Bacterial capacity to develop resistance to ampicillin may predate its use in humans and may actually be traced back to the antibiotics use in animals, according to new research published in The Lancet Infectious Diseases.
Molecular analysis of historical samples of Salmonella by researchers at the Institut Pasteur (Paris, France) suggests that the ampicillin resistance gene emerged in humans in the 1950s, several years before the antibiotic was released onto the pharmaceutical market. The findings indicate that a possible cause was the common practice of adding low doses of penicillin to animal feed in the 1950s and 60s.
Coming just weeks after WHO called for ending use of routine antibiotics in animals for growth promotion and disease prevention. “Our findings suggest that antibiotic residues in farming environments such as soil, waste water, and manure may have a much greater impact on the spread of resistance than previously thought,” says Dr Francois-Xavier Weill, Institut Pasteur, who led the study. Antibiotic resistance kills around 25,000 people a year in Europe, and this is predicted to rise to over 10 million people worldwide by 2050. Many bacteria that cause serious infections in humans like Salmonella, have already developed resistance to common antibiotics.
Ampicillin, the first broad-spectrum penicillin for the treatment of infections due to Enterobacteria, was released on the market in the UK in 1961. Shortly after that, in 1962–1964, the first outbreaks of disease in humans caused by ampicillin-resistant strains of the common zoonotic (which cause disease that can be spread between animals and humans) bacterium, Salmonella enterica var Typhimurium (S. Typhimurium), were identified in the UK.
This short timeline prompted the researchers to investigate the emergence of ampicillin resistance.
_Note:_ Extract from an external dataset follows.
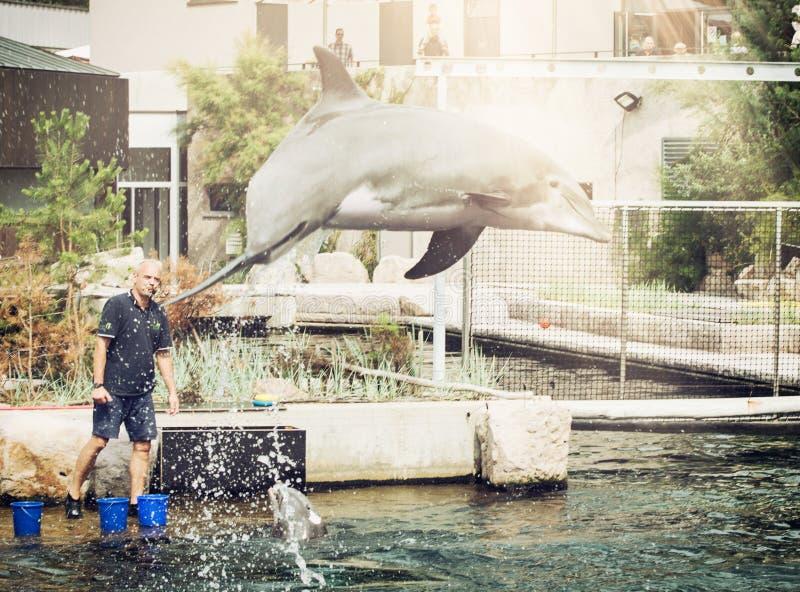 海豚` s由教练的指示跳出水 免版税库存照片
In this study, they tested 288 historical samples of S. Typhimurium collected from humans, animals, and food and feed in Europe, Asia, Africa, and America between 1911 and 1969. Samples were tested for antibiotic susceptibility and were analysed by whole genome sequencing, in order to identify the mechanisms of resistance to ampicillin.
A report from the UK Central Public Health Laboratory in 1965 raised the idea that low doses of the narrow-spectrum antibiotic penicillin G (also known as benzylpenicillin), routinely added to animal feed, may have contributed to the emergence of ampicillin resistance in humans in the UK (a practice that was banned in the UK in 1969).